_Supplied data_
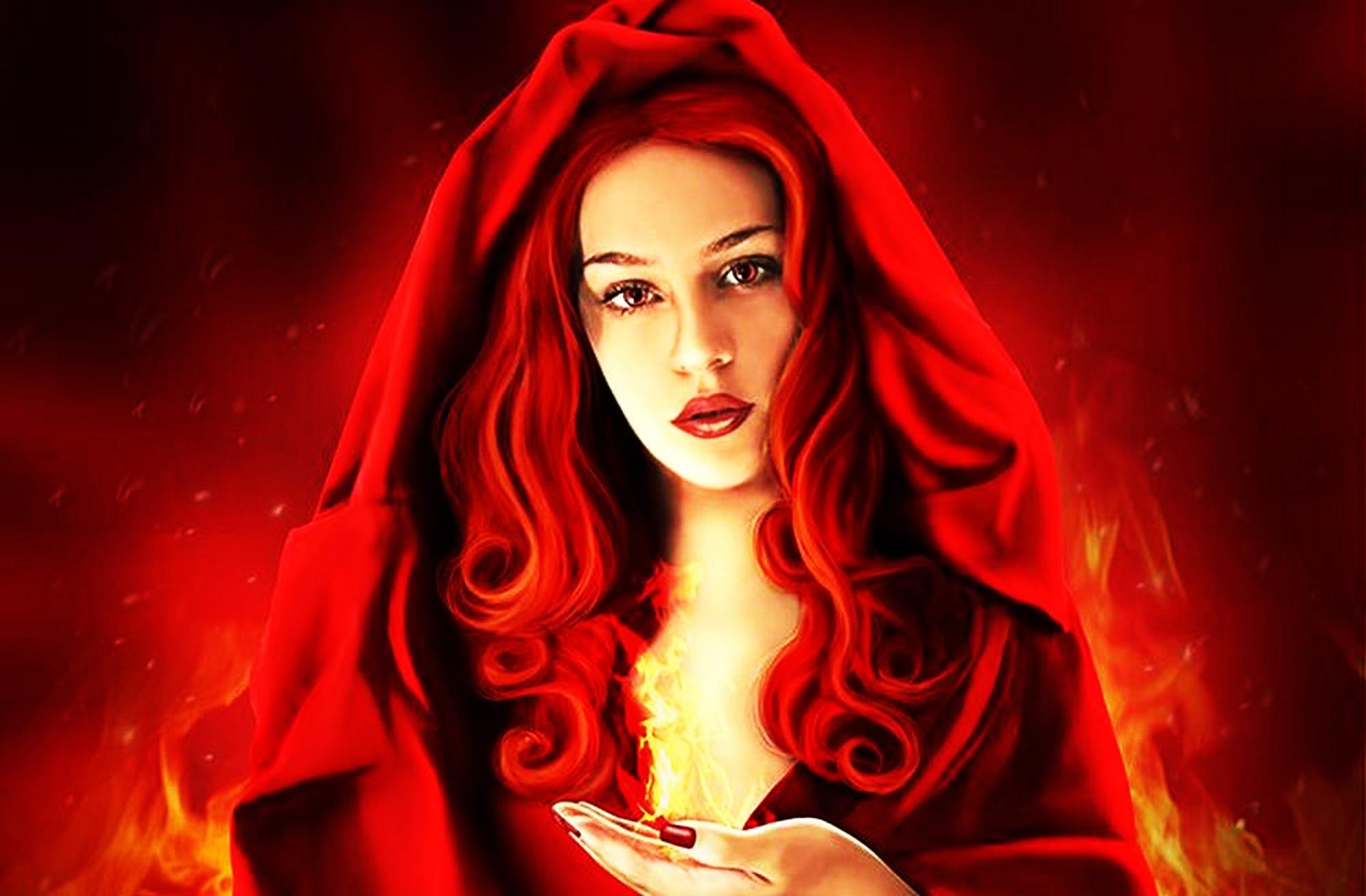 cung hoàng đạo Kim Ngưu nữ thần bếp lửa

--

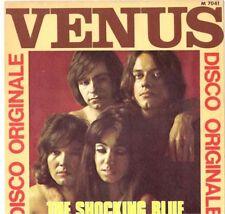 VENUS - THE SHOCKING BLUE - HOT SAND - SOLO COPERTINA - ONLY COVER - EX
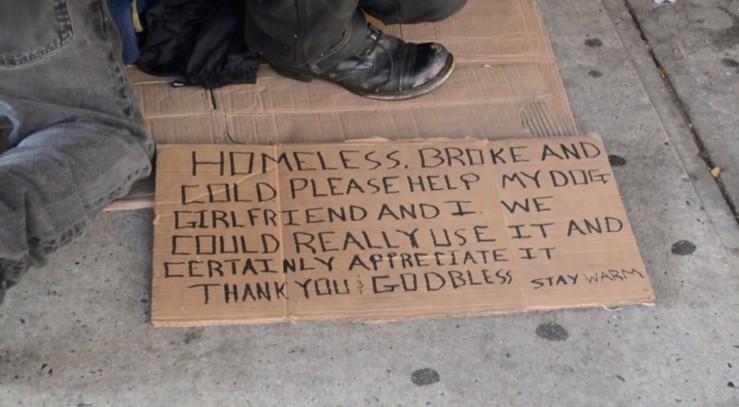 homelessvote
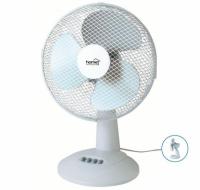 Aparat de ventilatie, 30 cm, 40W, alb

...

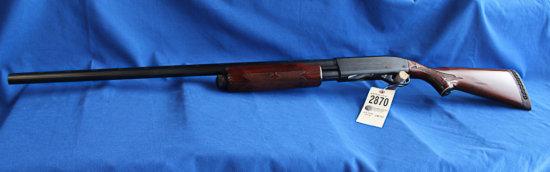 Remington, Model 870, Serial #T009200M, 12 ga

_Exercise goal_
From the data above, return exactly the lines from the one with "VENUS - THE" up to and including the one with "Aparat de ventilatie, 30 cm, 40W, alb". Pictures do not go in the copy.

_Result of this task_
 VENUS - THE SHOCKING BLUE - HOT SAND - SOLO COPERTINA - ONLY COVER - EX
 homelessvote
 Aparat de ventilatie, 30 cm, 40W, alb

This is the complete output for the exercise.